:: EXERCISE INSTRUCTIONS ::
Reproduce verbatim the entries from the line containing "Which choice among" through the final line of the entries, including both of those lines.

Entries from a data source
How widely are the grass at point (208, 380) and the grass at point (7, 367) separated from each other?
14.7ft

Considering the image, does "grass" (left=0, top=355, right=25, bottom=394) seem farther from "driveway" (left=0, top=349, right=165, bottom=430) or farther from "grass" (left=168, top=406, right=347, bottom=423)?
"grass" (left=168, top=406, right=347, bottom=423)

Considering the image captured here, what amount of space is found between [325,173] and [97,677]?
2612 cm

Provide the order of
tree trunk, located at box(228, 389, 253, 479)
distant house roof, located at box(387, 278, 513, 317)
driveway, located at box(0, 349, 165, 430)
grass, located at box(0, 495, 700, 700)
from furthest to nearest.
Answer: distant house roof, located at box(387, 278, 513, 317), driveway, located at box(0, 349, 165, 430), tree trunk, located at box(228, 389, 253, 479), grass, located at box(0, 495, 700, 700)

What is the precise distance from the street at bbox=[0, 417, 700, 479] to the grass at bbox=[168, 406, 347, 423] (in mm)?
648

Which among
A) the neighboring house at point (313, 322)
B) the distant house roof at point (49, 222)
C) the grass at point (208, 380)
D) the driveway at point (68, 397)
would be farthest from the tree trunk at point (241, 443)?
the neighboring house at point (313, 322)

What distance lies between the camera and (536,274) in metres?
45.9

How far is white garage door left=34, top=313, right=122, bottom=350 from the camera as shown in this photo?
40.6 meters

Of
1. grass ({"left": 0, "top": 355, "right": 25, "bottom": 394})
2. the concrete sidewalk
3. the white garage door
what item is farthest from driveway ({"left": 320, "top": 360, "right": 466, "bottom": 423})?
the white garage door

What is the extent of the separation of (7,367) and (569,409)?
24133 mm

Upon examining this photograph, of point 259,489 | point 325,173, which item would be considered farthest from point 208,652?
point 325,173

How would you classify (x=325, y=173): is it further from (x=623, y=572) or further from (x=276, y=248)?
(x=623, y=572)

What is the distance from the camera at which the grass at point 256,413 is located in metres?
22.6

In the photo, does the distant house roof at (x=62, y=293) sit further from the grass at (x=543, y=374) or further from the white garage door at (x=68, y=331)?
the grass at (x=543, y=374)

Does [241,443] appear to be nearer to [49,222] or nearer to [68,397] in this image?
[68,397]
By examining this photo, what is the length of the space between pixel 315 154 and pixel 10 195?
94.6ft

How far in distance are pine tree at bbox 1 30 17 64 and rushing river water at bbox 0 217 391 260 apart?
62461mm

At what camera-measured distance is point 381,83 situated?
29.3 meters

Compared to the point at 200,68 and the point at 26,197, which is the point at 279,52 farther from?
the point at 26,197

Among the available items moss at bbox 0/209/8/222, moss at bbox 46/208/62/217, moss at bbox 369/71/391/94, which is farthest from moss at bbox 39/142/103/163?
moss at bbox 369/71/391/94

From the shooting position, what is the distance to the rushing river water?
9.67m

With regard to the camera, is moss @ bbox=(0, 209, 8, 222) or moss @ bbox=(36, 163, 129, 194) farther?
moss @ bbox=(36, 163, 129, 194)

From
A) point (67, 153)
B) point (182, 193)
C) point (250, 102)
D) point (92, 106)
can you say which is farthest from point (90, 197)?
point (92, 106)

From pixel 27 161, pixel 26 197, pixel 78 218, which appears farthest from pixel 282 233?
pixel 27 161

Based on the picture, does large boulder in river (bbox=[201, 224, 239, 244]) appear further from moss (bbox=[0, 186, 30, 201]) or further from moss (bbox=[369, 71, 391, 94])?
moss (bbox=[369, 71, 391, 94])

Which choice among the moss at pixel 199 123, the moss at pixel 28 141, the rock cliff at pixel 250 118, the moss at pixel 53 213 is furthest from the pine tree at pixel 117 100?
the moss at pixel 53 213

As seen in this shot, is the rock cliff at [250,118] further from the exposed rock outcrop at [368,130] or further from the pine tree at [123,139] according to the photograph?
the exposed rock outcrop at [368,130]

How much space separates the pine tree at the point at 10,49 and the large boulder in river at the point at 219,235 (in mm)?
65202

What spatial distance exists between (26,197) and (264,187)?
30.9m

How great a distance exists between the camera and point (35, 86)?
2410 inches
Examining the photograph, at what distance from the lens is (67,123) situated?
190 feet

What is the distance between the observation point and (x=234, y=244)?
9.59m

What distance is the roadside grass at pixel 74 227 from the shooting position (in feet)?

:: SOLUTION ::
Which choice among the moss at pixel 199 123, the moss at pixel 28 141, the rock cliff at pixel 250 118, the moss at pixel 53 213 is furthest from the pine tree at pixel 117 100?
the moss at pixel 53 213

As seen in this shot, is the rock cliff at [250,118] further from the exposed rock outcrop at [368,130] or further from the pine tree at [123,139] according to the photograph?
the exposed rock outcrop at [368,130]

How much space separates the pine tree at the point at 10,49 and the large boulder in river at the point at 219,235 (in mm)?
65202

What spatial distance exists between (26,197) and (264,187)?
30.9m

How great a distance exists between the camera and point (35, 86)?
2410 inches
Examining the photograph, at what distance from the lens is (67,123) situated?
190 feet

What is the distance between the observation point and (x=234, y=244)?
9.59m

What distance is the roadside grass at pixel 74 227 from the shooting position (in feet)?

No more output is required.